The FAA recertification follows an unprecedented and remarkably turbulent chapter in Boeing’s 104-year history. The Max’s troubles began with the crash of Lion Air flight 610 on 29 October 2018, killing 189, and was followed a little under five months later when Ethiopian Airlines flight 302 went down on 10 March 2019 causing the deaths of all 157 on board. Both jets were 737 Max 8s.

Investigators believe the crews were unable to keep their aircraft in the sky after faulty AoA inputs caused MCAS to repeatedly activate.

Southwest Boeing 737 Max

Source: Etienne Laurent/EPA-EFE/Shutterstock

Southwest Airlines has 34 737 Max aircraft in storage

Boeing gave the Max MCAS to address aerodynamic changes resulting from the jet’s CFM International Leap-1B engines, which are larger than the 737NG’s CFM56 powerplants. The Leaps can make the Max pitch nose-up in certain circumstances.

MCAS counters that tendency by trimming the horizontal stabiliser, pitching the nose down.

From the start, Boeing took heat for not fully disclosing the existence of MCAS to customers, and for a software glitch that made AoA “disagree” alerts inoperable on some jets.

For months, Boeing defended its design, insisting pilots could counter MCAS by following well-defined, long-existing pilot procedures. A malfunctioning MCAS presents like a runaway stabiliser, and pilots can disable the system by following the runaway stabiliser checklist, the argument goes.

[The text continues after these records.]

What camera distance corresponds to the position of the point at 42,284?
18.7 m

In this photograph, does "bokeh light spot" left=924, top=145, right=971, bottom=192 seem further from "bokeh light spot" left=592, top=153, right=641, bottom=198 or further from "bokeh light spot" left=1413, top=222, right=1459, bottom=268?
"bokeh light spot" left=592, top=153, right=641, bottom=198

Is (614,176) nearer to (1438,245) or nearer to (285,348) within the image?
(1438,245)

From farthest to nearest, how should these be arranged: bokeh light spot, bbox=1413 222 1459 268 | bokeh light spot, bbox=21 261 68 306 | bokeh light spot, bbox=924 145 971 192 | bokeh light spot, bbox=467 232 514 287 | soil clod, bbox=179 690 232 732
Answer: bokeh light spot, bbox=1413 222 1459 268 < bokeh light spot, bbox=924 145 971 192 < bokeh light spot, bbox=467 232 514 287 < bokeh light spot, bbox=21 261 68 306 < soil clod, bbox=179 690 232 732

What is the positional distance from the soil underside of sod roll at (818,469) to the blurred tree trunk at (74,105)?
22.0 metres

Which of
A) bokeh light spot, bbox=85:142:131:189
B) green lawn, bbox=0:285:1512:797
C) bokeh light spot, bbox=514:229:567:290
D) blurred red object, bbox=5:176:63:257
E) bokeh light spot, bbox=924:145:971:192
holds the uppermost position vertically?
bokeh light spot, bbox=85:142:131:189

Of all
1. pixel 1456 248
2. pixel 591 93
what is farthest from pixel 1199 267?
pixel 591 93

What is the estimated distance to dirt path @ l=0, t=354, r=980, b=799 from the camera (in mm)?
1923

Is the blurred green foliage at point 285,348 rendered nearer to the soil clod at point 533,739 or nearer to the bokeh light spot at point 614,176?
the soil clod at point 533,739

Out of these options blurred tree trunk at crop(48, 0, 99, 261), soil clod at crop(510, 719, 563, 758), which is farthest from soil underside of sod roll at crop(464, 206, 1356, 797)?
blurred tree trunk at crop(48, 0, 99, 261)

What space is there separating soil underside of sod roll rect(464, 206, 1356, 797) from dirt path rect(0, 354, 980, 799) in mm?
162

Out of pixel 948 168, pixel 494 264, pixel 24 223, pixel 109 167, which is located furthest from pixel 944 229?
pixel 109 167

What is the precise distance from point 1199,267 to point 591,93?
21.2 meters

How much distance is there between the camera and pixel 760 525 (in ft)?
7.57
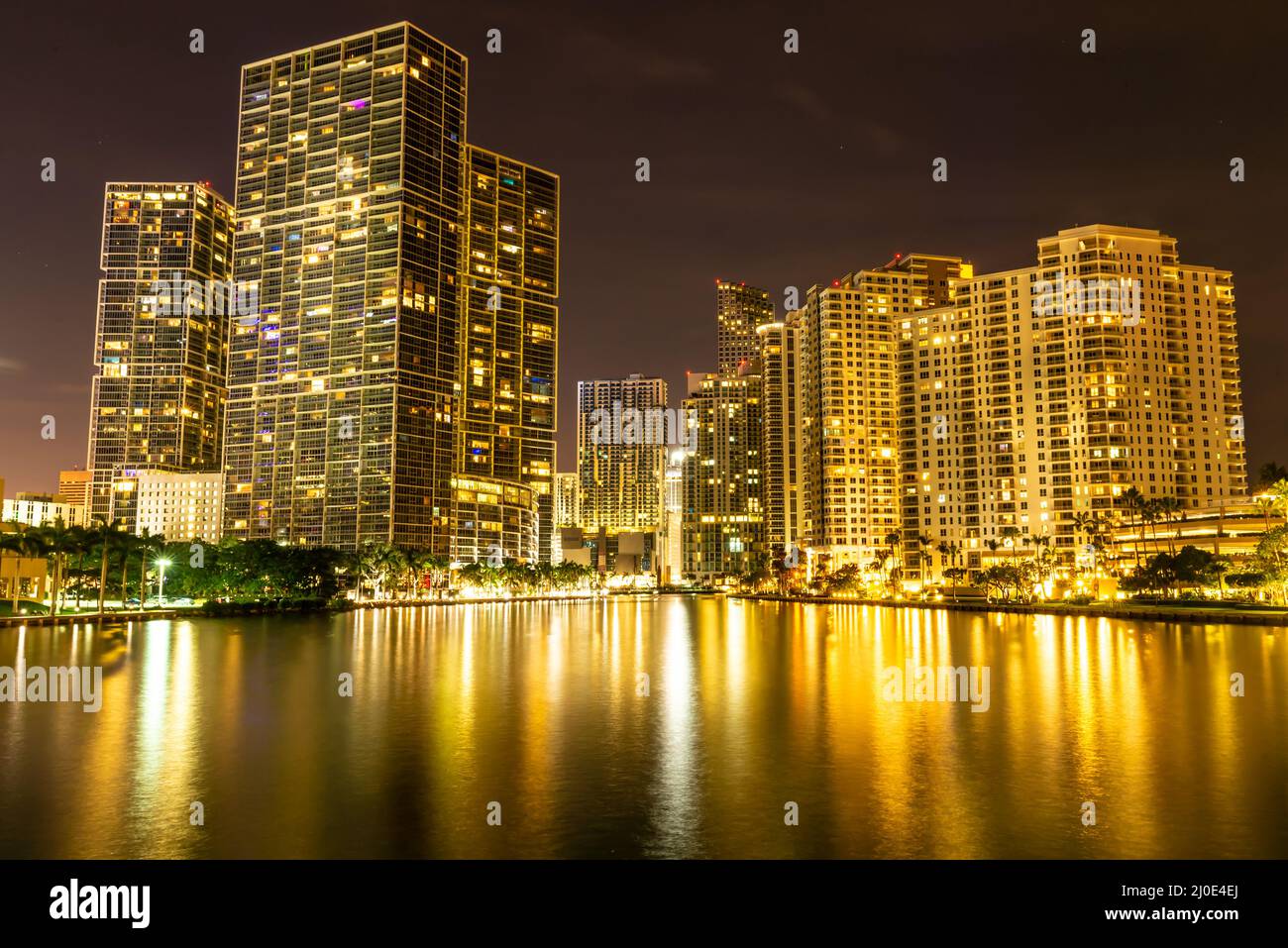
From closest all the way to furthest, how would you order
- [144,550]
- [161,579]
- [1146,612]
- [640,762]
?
[640,762] < [1146,612] < [144,550] < [161,579]

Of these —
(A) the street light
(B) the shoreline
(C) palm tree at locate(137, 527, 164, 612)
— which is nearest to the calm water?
(B) the shoreline

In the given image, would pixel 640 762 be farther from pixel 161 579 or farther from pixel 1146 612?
pixel 161 579

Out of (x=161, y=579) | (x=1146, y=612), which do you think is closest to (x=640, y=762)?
(x=1146, y=612)

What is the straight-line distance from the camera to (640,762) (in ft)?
116

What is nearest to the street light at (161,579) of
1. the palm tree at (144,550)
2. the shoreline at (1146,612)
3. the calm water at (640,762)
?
the palm tree at (144,550)

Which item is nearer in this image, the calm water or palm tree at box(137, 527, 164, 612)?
the calm water

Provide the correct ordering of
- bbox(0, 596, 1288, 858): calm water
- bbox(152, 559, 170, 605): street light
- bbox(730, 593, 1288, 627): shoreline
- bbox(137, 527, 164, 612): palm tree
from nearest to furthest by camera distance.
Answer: bbox(0, 596, 1288, 858): calm water, bbox(730, 593, 1288, 627): shoreline, bbox(137, 527, 164, 612): palm tree, bbox(152, 559, 170, 605): street light

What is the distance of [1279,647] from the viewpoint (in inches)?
3231

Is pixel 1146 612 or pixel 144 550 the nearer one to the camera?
pixel 1146 612

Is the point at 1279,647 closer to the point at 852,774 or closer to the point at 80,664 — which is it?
the point at 852,774

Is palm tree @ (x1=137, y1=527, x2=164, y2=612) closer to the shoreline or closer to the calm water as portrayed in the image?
the calm water

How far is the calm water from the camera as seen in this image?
83.3 feet
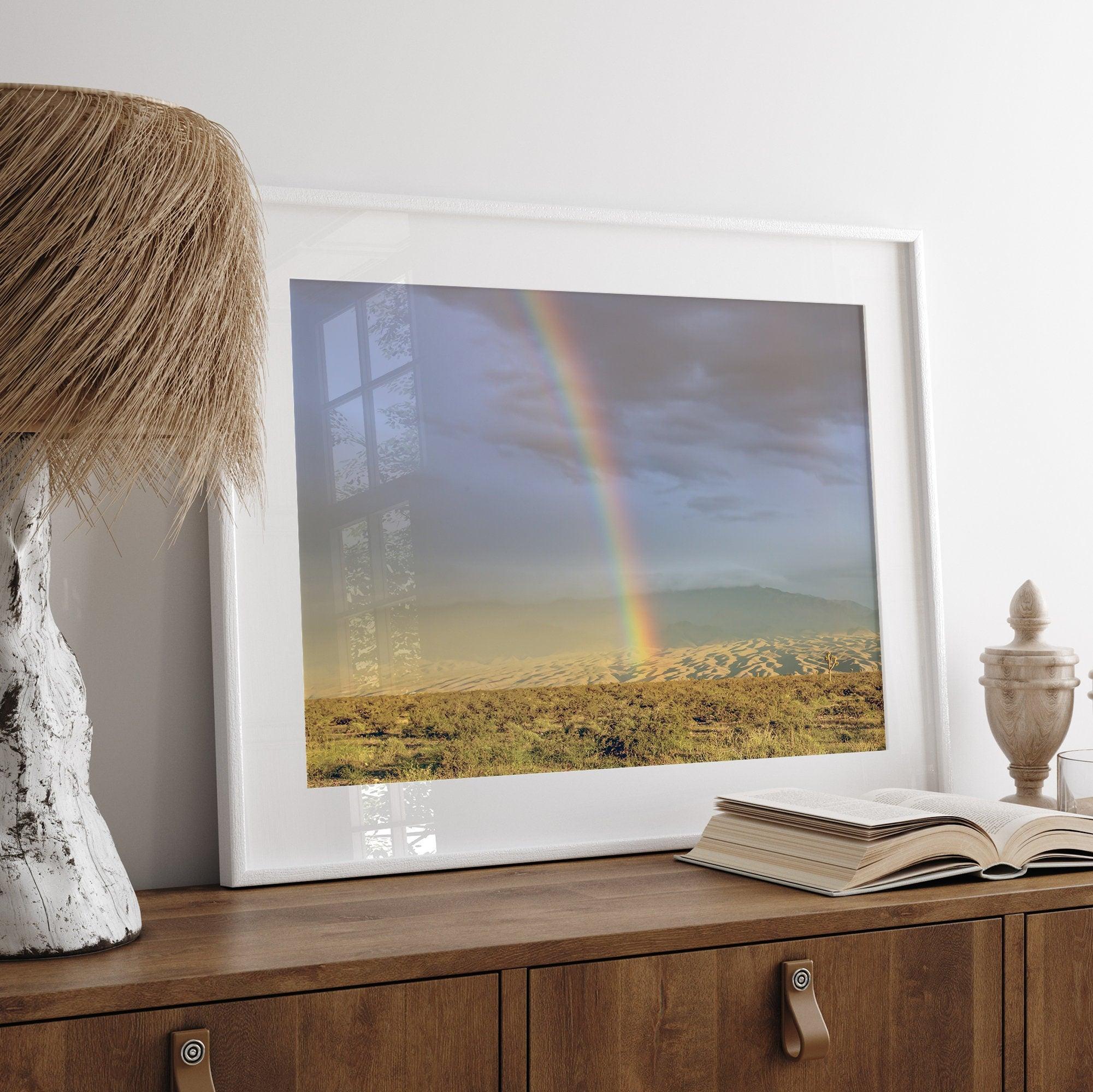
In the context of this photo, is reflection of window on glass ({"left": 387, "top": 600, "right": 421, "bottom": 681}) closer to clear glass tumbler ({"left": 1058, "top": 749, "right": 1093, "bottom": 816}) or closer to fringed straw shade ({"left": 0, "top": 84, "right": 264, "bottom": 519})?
fringed straw shade ({"left": 0, "top": 84, "right": 264, "bottom": 519})

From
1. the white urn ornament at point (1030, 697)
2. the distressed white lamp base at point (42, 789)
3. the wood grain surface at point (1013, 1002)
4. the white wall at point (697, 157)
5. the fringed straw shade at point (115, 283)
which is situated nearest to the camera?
the fringed straw shade at point (115, 283)

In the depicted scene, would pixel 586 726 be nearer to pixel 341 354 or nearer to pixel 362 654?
pixel 362 654

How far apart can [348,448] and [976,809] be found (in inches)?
32.5

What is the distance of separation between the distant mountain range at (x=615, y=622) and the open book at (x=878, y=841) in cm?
23

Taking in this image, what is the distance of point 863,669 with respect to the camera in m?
1.48

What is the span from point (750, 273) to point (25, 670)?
993 millimetres

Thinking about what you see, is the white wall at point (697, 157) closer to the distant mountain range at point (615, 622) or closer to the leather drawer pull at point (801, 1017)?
the distant mountain range at point (615, 622)

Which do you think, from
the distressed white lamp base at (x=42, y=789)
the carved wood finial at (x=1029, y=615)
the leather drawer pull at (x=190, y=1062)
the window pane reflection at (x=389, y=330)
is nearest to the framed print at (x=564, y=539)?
the window pane reflection at (x=389, y=330)

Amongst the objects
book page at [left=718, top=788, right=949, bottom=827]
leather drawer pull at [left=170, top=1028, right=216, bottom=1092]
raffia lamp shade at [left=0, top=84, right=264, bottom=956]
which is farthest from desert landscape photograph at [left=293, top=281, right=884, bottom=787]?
leather drawer pull at [left=170, top=1028, right=216, bottom=1092]

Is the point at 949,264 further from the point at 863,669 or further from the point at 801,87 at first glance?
the point at 863,669

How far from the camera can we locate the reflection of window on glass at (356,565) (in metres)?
1.28

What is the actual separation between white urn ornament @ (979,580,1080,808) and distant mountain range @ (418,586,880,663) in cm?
18

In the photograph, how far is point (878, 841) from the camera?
112 cm

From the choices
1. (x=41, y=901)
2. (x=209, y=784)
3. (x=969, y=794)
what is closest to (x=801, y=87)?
(x=969, y=794)
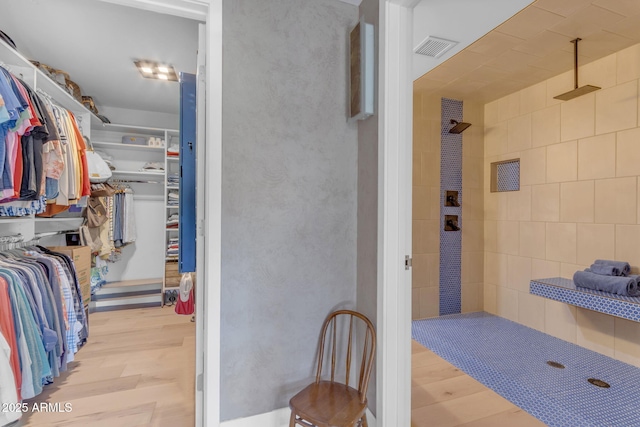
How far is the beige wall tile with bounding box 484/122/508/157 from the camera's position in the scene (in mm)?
3441

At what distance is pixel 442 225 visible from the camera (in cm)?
348

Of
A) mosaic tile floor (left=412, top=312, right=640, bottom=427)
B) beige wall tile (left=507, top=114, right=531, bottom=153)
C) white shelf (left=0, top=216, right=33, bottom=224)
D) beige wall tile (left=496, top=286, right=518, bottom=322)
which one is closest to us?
mosaic tile floor (left=412, top=312, right=640, bottom=427)

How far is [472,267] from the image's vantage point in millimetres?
3631

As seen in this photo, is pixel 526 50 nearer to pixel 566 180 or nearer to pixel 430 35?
pixel 430 35

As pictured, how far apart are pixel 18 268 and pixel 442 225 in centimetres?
356

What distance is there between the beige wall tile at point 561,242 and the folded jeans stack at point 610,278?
27 centimetres

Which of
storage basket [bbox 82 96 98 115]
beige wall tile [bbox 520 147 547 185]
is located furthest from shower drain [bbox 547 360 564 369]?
storage basket [bbox 82 96 98 115]

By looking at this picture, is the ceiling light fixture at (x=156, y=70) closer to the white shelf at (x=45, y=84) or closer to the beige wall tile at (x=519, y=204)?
the white shelf at (x=45, y=84)

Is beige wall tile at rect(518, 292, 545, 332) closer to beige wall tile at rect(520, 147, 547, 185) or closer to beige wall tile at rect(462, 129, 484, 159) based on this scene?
beige wall tile at rect(520, 147, 547, 185)

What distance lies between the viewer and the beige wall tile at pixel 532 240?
121 inches

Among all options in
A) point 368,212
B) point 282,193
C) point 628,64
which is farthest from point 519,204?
point 282,193

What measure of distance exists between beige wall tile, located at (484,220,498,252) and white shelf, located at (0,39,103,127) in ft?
14.6

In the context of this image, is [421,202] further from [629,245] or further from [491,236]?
[629,245]

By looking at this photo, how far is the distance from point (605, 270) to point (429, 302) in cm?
153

The crashes spurred investigations that shook Boeing to its core; documents surfaced that raised troubling questions about the company’s inner workings. Critics accused the airframer of dismissing internal concerns about the Max’s safety, of wrongly denying the need for Max-specific pilot training, of having too much influence over FAA inspectors, and of muscling the Max through FAA certification.

Some analysts have described the Max crisis as the consequence of an internal shift within Boeing following its 1997 merger with McDonnell Douglas. They say Boeing, once driven by engineering prowess, became more obsessed with producing positive quarterly financials and the resulting stock-price gains.

Boeing’s executives, including chief executive David Calhoun, insist the company’s top priority remains safety. Since the crashes, Boeing has created a new internal safety division and shifted its structure so engineers report to the chief engineer, not business unit heads.

The crashes also inspired widespread criticism of the FAA’s certification process – specifically its delegation of huge chunks of certification work to aircraft manufacturers.

Also, air safety experts have said the Max crashes highlight broader concerns about pilot training and maintenance standards – particularly those at some airlines in developing nations.

Pointing to crash reports, those experts and some airline pilots have noted apparent critical missteps by the pilots of the crashed Lion Air and Ethiopian jets.

Story updated on 18 November to include comments from Boeing.